Provided text →
=-=-=-=-=
It is here where Gerber introduces his key idea, what he calls a “turn-key operation.” Essentially, you are supposed to treat your business like a McDonald’s franchise — a readymade business model that you could sell. This will force you to put universal, well-documented systems in place. Hand somebody the manual, and they can do what you do.

This concept will give you back your life.

Once you recognize that the purpose of your life is not to serve your business, but that the primary purpose of your business is to serve your life, you can then go to work on your business, rather than in it, with a full understanding of why it is absolutely necessary for you to do so.

Michael Gerber

The Reason Behind It All — Freedom

Reading “The E Myth Revisited” was a revelation for me. Gerber understood the pressure I was feeling and proposed a solution that made sense.

So, I started treating my MMA gym like a franchise.

The first thing I did was to hire coaches — or rather rear my own coaches, as there were few qualified prospects around at the time.
=-=-=-=-=
Items →
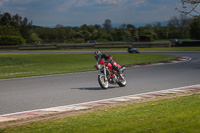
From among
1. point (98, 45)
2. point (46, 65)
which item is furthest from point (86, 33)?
point (46, 65)

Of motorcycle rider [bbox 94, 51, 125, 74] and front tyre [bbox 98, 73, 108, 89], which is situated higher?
motorcycle rider [bbox 94, 51, 125, 74]

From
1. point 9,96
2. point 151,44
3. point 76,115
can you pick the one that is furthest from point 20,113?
point 151,44

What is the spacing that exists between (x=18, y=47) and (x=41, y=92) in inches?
2030

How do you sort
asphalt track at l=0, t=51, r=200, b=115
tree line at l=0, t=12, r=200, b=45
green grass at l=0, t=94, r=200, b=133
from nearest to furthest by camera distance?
1. green grass at l=0, t=94, r=200, b=133
2. asphalt track at l=0, t=51, r=200, b=115
3. tree line at l=0, t=12, r=200, b=45

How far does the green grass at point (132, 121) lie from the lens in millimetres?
5770

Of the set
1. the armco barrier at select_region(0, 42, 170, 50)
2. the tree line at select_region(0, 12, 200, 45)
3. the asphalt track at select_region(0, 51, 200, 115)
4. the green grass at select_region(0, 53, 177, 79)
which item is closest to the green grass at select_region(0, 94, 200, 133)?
the asphalt track at select_region(0, 51, 200, 115)

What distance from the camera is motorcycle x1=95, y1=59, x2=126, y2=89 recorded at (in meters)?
12.0

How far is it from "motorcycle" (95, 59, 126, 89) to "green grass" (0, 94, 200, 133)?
3.90 m

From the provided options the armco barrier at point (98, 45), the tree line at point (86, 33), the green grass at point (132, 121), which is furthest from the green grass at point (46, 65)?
the tree line at point (86, 33)

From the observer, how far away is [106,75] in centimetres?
1224

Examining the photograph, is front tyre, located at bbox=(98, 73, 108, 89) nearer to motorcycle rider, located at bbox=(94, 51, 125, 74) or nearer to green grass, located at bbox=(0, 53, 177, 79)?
motorcycle rider, located at bbox=(94, 51, 125, 74)

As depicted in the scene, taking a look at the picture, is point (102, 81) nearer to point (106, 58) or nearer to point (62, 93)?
point (106, 58)

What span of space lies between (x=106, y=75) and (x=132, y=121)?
19.1ft

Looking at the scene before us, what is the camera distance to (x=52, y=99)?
32.9 feet
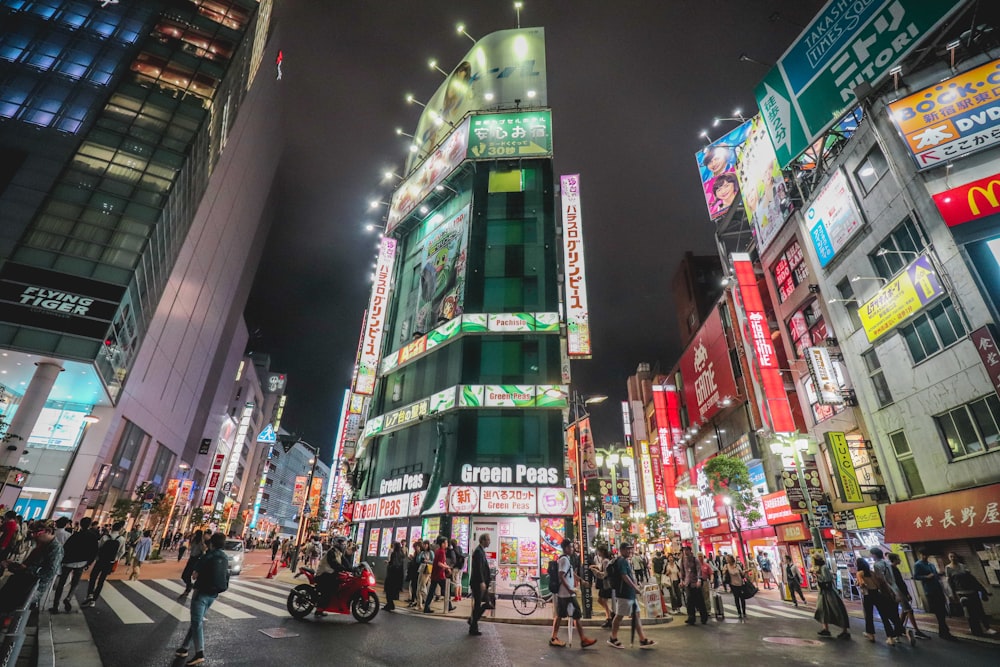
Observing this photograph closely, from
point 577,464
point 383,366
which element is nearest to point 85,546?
point 577,464

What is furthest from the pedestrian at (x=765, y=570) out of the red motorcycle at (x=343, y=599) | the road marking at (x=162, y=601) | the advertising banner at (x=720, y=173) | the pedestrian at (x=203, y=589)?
the pedestrian at (x=203, y=589)

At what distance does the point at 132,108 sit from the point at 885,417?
5661 cm

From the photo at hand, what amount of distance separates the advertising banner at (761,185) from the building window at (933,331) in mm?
12427

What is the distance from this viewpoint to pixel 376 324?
32.2m

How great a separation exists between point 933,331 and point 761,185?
16.6m

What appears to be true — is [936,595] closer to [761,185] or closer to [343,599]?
[343,599]

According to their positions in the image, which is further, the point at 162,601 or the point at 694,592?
the point at 694,592

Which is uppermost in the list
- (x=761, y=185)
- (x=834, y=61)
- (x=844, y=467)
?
(x=761, y=185)

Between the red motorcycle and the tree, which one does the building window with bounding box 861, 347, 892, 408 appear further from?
the red motorcycle

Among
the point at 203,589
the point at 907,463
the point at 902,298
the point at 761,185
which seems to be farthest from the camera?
the point at 761,185

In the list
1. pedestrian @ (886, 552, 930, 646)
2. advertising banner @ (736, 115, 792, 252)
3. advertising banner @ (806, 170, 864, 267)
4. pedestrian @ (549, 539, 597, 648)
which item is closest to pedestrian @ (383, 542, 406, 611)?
=-=-=-=-=
Written request 1 → In the passage on running a business like a franchise, why does treating the business as a sellable, readymade model help the owner? Answer in one to three sentences.
Written request 2 → Resume the passage on running a business like a franchise, starting after its last sentence.
Nothing in the listing is needed here.

Exercise response 1 → Treating the business as a readymade model like a McDonald's franchise forces the owner to put universal, well-documented systems in place. Then someone can be handed the manual and do what the owner does, which gives the owner back their life.

Exercise response 2 →
Next, I hired someone for all things administrative. After that, I hired a bookkeeper. And finally, I got two cleaners to make the gym shine.

For each of these hires, I created written, easy-to-follow manuals. They covered everything, from how to add a new student into our banking system to airing out the gym after class.

The transition was not always without hiccups — I was still dealing with people. But the day came when I was sitting in my office at the gym, with class after class going on, and me doing — nothing.

I was finally free of my own business.

That is the core of it — by working on your business, not in your business, you eventually gain freedom.

This freedom manifests in different ways:

  • Pick and choose. You can choose which parts of the business you will participate in and which parts you will stay away from.
  • Take time off. You can take time off from your business. You can go on vacations, spend time with family, or engage in hobbies.
  • Pass it on. You can pass your business on to a successor, like a child.
  • Sell it. You are also free to sell the business at any point. Somebody else can easily take it over and start making money from day 1.

How To Work on Your Business

The transition from working in your business to working on your business doesn’t happen overnight. Management is a complex new skill set. But the following tactics will help.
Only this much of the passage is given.